# Objective:
Copy out each of the records below word for word, leaving out the pictures.

Spatial questions about scenes:
* begin *
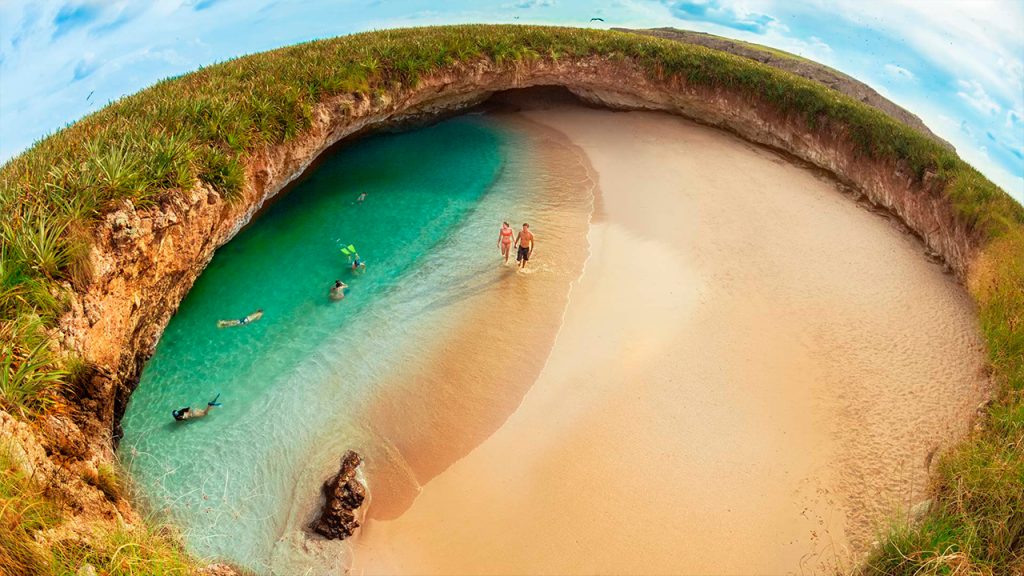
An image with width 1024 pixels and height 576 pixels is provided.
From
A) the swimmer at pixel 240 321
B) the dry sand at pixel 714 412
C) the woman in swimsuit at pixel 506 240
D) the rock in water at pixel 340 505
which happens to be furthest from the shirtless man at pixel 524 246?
the rock in water at pixel 340 505

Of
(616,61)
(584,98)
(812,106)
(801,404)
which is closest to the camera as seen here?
(801,404)

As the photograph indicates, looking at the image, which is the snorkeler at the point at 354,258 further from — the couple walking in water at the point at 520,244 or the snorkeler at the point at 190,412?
the snorkeler at the point at 190,412

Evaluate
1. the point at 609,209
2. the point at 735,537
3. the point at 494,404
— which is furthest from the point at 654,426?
the point at 609,209

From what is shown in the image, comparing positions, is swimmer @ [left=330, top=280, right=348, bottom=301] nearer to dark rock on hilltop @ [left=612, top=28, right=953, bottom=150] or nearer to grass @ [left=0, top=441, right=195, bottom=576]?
grass @ [left=0, top=441, right=195, bottom=576]

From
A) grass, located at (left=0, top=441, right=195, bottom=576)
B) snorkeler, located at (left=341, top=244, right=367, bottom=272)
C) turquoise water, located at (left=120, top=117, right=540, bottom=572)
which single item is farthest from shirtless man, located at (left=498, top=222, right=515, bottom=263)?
grass, located at (left=0, top=441, right=195, bottom=576)

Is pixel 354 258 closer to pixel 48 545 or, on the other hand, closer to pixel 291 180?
pixel 291 180

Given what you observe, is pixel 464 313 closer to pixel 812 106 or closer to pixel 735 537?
pixel 735 537
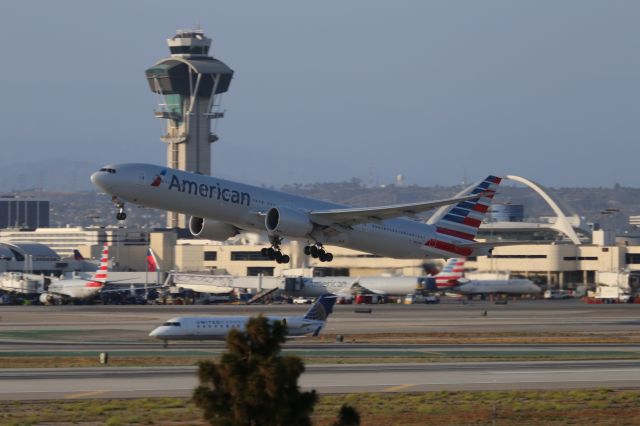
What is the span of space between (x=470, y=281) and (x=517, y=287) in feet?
17.8

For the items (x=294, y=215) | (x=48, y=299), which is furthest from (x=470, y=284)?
(x=294, y=215)

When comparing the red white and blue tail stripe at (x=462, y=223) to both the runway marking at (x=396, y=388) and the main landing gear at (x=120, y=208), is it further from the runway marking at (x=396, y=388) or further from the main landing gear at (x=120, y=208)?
the runway marking at (x=396, y=388)

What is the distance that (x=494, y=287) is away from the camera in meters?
128

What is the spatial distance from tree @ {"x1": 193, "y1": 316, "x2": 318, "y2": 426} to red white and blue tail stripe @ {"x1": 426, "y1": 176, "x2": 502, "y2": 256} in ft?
142

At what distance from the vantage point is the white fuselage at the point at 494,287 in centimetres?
12656

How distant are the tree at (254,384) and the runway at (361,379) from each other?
16.7 meters

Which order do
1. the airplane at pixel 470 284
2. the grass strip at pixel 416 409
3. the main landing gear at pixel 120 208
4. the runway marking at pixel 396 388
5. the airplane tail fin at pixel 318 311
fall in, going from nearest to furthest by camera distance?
1. the grass strip at pixel 416 409
2. the runway marking at pixel 396 388
3. the main landing gear at pixel 120 208
4. the airplane tail fin at pixel 318 311
5. the airplane at pixel 470 284

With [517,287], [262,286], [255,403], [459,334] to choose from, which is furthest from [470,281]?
[255,403]

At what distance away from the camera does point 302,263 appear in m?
143

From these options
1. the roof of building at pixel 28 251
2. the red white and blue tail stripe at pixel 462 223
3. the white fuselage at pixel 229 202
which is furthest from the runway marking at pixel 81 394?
the roof of building at pixel 28 251

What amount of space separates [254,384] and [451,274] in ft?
334

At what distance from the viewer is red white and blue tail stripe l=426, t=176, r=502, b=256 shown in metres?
67.6

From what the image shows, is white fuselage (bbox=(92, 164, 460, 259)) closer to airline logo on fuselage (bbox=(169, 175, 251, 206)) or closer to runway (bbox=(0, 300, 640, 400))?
airline logo on fuselage (bbox=(169, 175, 251, 206))

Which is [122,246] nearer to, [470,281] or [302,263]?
[302,263]
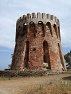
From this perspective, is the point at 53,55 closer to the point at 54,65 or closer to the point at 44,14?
the point at 54,65

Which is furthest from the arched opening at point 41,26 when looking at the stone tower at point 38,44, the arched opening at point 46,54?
the arched opening at point 46,54

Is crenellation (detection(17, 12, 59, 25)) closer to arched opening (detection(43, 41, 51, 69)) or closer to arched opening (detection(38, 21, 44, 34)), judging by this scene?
arched opening (detection(38, 21, 44, 34))

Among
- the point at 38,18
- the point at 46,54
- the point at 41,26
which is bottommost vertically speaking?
the point at 46,54

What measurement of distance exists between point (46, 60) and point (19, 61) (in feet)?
12.2

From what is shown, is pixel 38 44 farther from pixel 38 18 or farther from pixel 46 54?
pixel 38 18

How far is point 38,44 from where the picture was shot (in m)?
27.5

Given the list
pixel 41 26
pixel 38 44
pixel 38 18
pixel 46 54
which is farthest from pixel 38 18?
pixel 46 54

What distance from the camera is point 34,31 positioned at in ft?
92.2

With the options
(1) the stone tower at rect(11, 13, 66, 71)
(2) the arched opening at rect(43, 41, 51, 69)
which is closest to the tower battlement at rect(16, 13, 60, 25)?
(1) the stone tower at rect(11, 13, 66, 71)

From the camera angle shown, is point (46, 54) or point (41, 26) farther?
point (41, 26)

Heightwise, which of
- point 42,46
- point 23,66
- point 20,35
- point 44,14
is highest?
point 44,14

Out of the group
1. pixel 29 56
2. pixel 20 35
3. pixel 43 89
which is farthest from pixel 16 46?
pixel 43 89

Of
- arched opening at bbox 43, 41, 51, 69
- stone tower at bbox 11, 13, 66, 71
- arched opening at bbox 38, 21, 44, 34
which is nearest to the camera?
stone tower at bbox 11, 13, 66, 71

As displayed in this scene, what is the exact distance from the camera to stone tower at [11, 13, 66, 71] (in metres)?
27.1
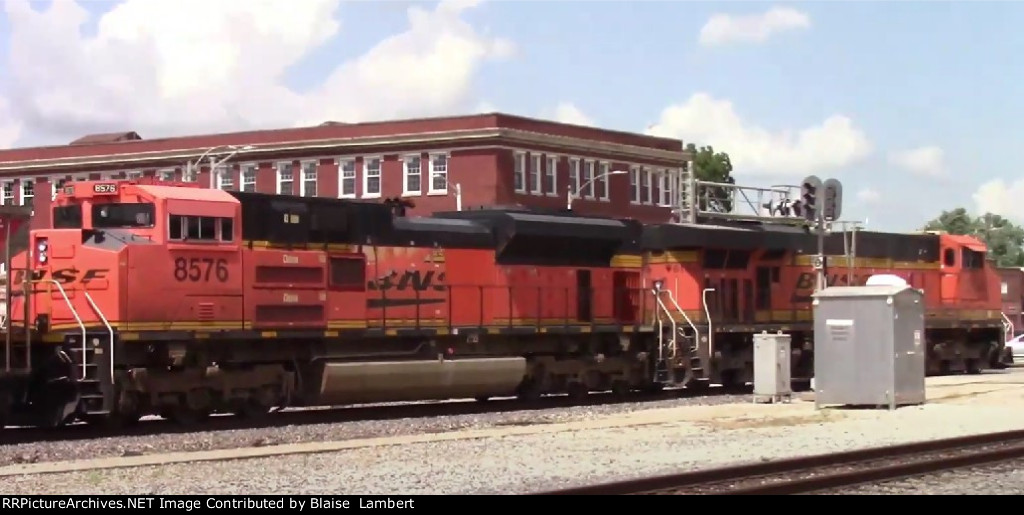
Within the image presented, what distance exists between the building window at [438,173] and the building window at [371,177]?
8.96 ft

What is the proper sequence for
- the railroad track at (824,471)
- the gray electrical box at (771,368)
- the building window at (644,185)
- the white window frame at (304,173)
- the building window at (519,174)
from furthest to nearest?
the building window at (644,185) → the white window frame at (304,173) → the building window at (519,174) → the gray electrical box at (771,368) → the railroad track at (824,471)

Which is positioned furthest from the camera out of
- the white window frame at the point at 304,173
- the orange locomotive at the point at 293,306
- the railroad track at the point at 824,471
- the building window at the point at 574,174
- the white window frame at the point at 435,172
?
the building window at the point at 574,174

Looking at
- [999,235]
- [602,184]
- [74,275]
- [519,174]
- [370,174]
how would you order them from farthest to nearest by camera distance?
[999,235] < [602,184] < [370,174] < [519,174] < [74,275]

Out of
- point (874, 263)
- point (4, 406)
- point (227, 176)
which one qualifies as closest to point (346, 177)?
point (227, 176)

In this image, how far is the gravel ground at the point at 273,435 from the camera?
16266 mm

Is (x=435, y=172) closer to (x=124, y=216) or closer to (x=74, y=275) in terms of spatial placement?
(x=124, y=216)

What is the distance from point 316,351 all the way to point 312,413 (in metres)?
1.53

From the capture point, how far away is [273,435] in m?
18.4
* end *
# Expected output:
An image with width 1024 pixels and height 576 pixels is provided.
From
A) the swimmer at pixel 240 321
B) the dry sand at pixel 714 412
C) the woman in swimsuit at pixel 506 240
D) the rock in water at pixel 340 505
which happens to be furthest from the shirtless man at pixel 524 246?
the rock in water at pixel 340 505

Of
(616,61)
(584,98)
(812,106)
(801,404)
which is closest to the camera as seen here?
(801,404)

As the photograph indicates, looking at the image, which is the snorkeler at the point at 354,258 further from — the couple walking in water at the point at 520,244 or the snorkeler at the point at 190,412?
the snorkeler at the point at 190,412

Evaluate
1. the point at 609,209
2. the point at 735,537
3. the point at 494,404
— which is furthest from the point at 654,426?
the point at 609,209

From what is shown in the image, comparing positions, is swimmer @ [left=330, top=280, right=348, bottom=301] nearer to dark rock on hilltop @ [left=612, top=28, right=953, bottom=150] or nearer to grass @ [left=0, top=441, right=195, bottom=576]?
grass @ [left=0, top=441, right=195, bottom=576]

From
A) grass, located at (left=0, top=441, right=195, bottom=576)
B) snorkeler, located at (left=341, top=244, right=367, bottom=272)
C) turquoise water, located at (left=120, top=117, right=540, bottom=572)
which single item is farthest from shirtless man, located at (left=498, top=222, right=515, bottom=263)?
grass, located at (left=0, top=441, right=195, bottom=576)

Is pixel 354 258 closer to pixel 48 545 or, on the other hand, closer to pixel 291 180?
pixel 291 180

Given what you observe, is pixel 464 313 closer to pixel 812 106 or closer to pixel 735 537?
pixel 735 537
What is the span of space between (x=470, y=281) and (x=517, y=287) in feet?
17.8

For the items (x=294, y=215) | (x=48, y=299), which is furthest from (x=470, y=284)?
(x=294, y=215)

When comparing the red white and blue tail stripe at (x=462, y=223) to both the runway marking at (x=396, y=388) and the main landing gear at (x=120, y=208), is it further from the runway marking at (x=396, y=388) or further from the main landing gear at (x=120, y=208)?
the runway marking at (x=396, y=388)

What is the distance that (x=494, y=287) is away from the camera in meters?
128

What is the spatial distance from tree @ {"x1": 193, "y1": 316, "x2": 318, "y2": 426} to red white and blue tail stripe @ {"x1": 426, "y1": 176, "x2": 502, "y2": 256} in ft?
142

At what distance from the vantage point is the white fuselage at the point at 494,287 in centimetres?
12656

How distant are the tree at (254,384) and the runway at (361,379) from each other?
16.7 meters

Which order do
1. the airplane at pixel 470 284
2. the grass strip at pixel 416 409
3. the main landing gear at pixel 120 208
4. the runway marking at pixel 396 388
5. the airplane tail fin at pixel 318 311
fall in, going from nearest to furthest by camera distance?
1. the grass strip at pixel 416 409
2. the runway marking at pixel 396 388
3. the main landing gear at pixel 120 208
4. the airplane tail fin at pixel 318 311
5. the airplane at pixel 470 284

With [517,287], [262,286], [255,403], [459,334] to choose from, which is furthest from [470,281]?
[255,403]

At what distance away from the camera does point 302,263 appear in m?
143

From these options
1. the roof of building at pixel 28 251
2. the red white and blue tail stripe at pixel 462 223
3. the white fuselage at pixel 229 202
which is furthest from the runway marking at pixel 81 394?
the roof of building at pixel 28 251

What amount of space separates [254,384] and [451,274] in ft?
334

At what distance from the viewer is red white and blue tail stripe l=426, t=176, r=502, b=256 shown in metres?
67.6

From what the image shows, is white fuselage (bbox=(92, 164, 460, 259)) closer to airline logo on fuselage (bbox=(169, 175, 251, 206)) or closer to runway (bbox=(0, 300, 640, 400))?
airline logo on fuselage (bbox=(169, 175, 251, 206))

Which is [122,246] nearer to, [470,281] or [302,263]?
[302,263]
From this perspective, is the point at 53,55 closer to the point at 54,65 or closer to the point at 44,14?
the point at 54,65

Which is furthest from the arched opening at point 41,26 when looking at the stone tower at point 38,44, the arched opening at point 46,54?
the arched opening at point 46,54

Is crenellation (detection(17, 12, 59, 25)) closer to arched opening (detection(43, 41, 51, 69)) or closer to arched opening (detection(38, 21, 44, 34)), judging by this scene?
arched opening (detection(38, 21, 44, 34))

Among
- the point at 38,18
- the point at 46,54
- the point at 41,26
which is bottommost vertically speaking?
the point at 46,54

What measurement of distance exists between point (46, 60) and point (19, 61) (in feet)?
12.2

From what is shown, is pixel 38 44 farther from pixel 38 18 or farther from pixel 46 54?
pixel 38 18

How far is point 38,44 from where the picture was shot (in m)?
27.5

Given the list
pixel 41 26
pixel 38 44
pixel 38 18
pixel 46 54
which is farthest from pixel 38 18?
pixel 46 54

What distance from the camera is point 34,31 positioned at in ft?
92.2

With the options
(1) the stone tower at rect(11, 13, 66, 71)
(2) the arched opening at rect(43, 41, 51, 69)
which is closest to the tower battlement at rect(16, 13, 60, 25)?
(1) the stone tower at rect(11, 13, 66, 71)

From the camera angle shown, is point (46, 54) or point (41, 26) farther?
point (41, 26)

Heightwise, which of
- point 42,46
- point 23,66
- point 20,35
- point 44,14
is highest?
point 44,14

Out of the group
1. pixel 29 56
2. pixel 20 35
3. pixel 43 89
which is farthest from pixel 16 46?
pixel 43 89

Of
- arched opening at bbox 43, 41, 51, 69
- stone tower at bbox 11, 13, 66, 71
- arched opening at bbox 38, 21, 44, 34
which is nearest to the camera?
stone tower at bbox 11, 13, 66, 71

As displayed in this scene, what is the exact distance from the camera to stone tower at [11, 13, 66, 71] (in metres)?
27.1
Within the image presented, what distance exists between the building window at [438,173] and the building window at [371,177]?
8.96 ft

What is the proper sequence for
- the railroad track at (824,471)
- the gray electrical box at (771,368)
- the building window at (644,185)
- the white window frame at (304,173)
- the building window at (519,174)
from furthest to nearest?
the building window at (644,185) → the white window frame at (304,173) → the building window at (519,174) → the gray electrical box at (771,368) → the railroad track at (824,471)

Which is positioned furthest from the camera out of
- the white window frame at the point at 304,173
- the orange locomotive at the point at 293,306
- the railroad track at the point at 824,471
- the building window at the point at 574,174
- the white window frame at the point at 435,172
?
the building window at the point at 574,174

Looking at
- [999,235]
- [602,184]
- [74,275]
- [519,174]
- [370,174]
how would you order them from farthest to nearest by camera distance?
[999,235] < [602,184] < [370,174] < [519,174] < [74,275]

Out of
- point (874, 263)
- point (4, 406)
- point (227, 176)
which one qualifies as closest to point (346, 177)?
point (227, 176)

In this image, how far is the gravel ground at the point at 273,435 from the camera?
16266 mm

Is (x=435, y=172) closer to (x=124, y=216) or closer to (x=74, y=275) in terms of spatial placement?
(x=124, y=216)

What is the distance from point 316,351 all the way to point 312,413 (in metres)?
1.53

From the capture point, how far away is [273,435] in m?
18.4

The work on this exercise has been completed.